I'm bothered. I'm not sure by what. Oh, that's right. I'm annoyed that class starts in 2 days. I'm annoyed that I haven't done anything to mark the end of the holidays. I'm annoyed that the Tattslotto numbers I got on 8/8/08 didn't turn out the way it should've. I'm annoyed that it's raining and the weather outside is just too cold to do any form of venturing or any sort of partying. I'm annoyed at my $100 mobile bill. I'm annoyed by the fact that I'm not sure why I got The Corrs DVD. I'm annoyed that the only thing that was worth watching on TV was Star Wars Episode II (NOT the Olympics). I'm annoyed that there hasn't been some miracle that has somehow made me an owner of a brand new Skyline. I'm annoyed that I was too full up from dinner to have Pacific duck rice or the Shanghai dumplings after. I'm annoyed that I'm starting to sound like I'm bitching over trivial things. Silver lining? I saw a massive rainbow today. I met a really really cute waitress at a nice Japanese restaurant today (the food was nice as well but pales by comparison to her).
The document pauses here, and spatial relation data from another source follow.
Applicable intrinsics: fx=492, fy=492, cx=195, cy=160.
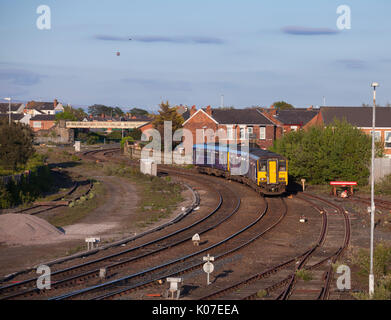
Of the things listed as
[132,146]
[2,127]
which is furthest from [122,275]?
[132,146]

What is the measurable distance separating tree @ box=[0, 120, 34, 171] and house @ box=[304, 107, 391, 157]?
29.0 metres

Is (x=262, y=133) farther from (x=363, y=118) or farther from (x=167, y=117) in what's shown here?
(x=167, y=117)

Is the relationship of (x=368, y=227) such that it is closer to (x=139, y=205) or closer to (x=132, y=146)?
(x=139, y=205)

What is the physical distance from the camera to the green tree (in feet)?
123

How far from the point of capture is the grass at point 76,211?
26062 millimetres

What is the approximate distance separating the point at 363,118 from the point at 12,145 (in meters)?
38.4

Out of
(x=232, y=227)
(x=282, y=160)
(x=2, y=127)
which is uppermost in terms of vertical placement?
(x=2, y=127)

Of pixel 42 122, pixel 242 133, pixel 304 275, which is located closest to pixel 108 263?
pixel 304 275

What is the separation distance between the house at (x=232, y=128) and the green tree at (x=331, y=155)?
18344mm

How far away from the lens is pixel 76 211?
95.3 ft

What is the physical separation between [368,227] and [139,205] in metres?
14.3

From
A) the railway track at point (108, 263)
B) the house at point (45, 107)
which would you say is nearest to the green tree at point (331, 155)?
the railway track at point (108, 263)

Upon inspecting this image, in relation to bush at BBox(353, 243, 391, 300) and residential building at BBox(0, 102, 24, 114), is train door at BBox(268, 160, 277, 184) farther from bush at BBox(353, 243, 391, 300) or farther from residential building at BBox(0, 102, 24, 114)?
residential building at BBox(0, 102, 24, 114)

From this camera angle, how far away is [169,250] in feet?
65.8
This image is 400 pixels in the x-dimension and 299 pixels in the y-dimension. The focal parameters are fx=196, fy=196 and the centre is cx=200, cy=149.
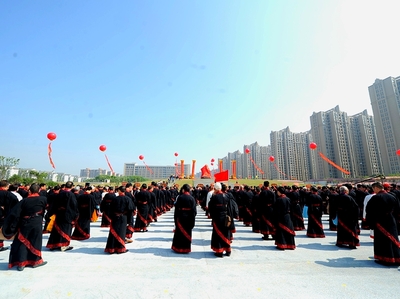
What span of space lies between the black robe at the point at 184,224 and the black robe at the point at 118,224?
1.36m

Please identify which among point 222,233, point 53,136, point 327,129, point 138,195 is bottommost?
point 222,233

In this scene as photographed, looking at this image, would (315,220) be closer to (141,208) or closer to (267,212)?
(267,212)

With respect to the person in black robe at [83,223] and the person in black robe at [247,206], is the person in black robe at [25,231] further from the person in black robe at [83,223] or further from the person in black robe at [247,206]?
the person in black robe at [247,206]

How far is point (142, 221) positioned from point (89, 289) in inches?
185

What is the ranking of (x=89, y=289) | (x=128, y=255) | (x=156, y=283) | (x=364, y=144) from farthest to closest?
1. (x=364, y=144)
2. (x=128, y=255)
3. (x=156, y=283)
4. (x=89, y=289)

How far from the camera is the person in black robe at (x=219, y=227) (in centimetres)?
495

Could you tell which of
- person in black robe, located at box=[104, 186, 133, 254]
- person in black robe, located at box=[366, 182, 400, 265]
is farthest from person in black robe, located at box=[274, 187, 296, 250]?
person in black robe, located at box=[104, 186, 133, 254]

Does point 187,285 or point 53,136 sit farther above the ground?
point 53,136

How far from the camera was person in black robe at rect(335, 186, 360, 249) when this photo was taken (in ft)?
18.6

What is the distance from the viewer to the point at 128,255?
4.94m

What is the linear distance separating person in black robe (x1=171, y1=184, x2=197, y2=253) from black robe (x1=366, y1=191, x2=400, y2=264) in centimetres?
428

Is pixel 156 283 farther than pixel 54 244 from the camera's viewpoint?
No

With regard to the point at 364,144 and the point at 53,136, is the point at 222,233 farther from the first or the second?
the point at 364,144

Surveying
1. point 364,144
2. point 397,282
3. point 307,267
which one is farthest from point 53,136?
point 364,144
I've managed to play a few songs on hard mode in Guitar Hero. I managed to not splash on a PS3 today (although who knows what spending spree tomorrow holds?). I got the definitive Foreigner remastered CD and liked it. I have fallen in love with chocolates again and have surprisingly no worries on how many calories they might hold. And I got my lovely chicken chips. I managed to contact some old acquaintances too.

Negativity wins. I'm bothered. Good thing for me (and you lucky readers!) I have the picture on this post to stare endlessly at. Whoever she is.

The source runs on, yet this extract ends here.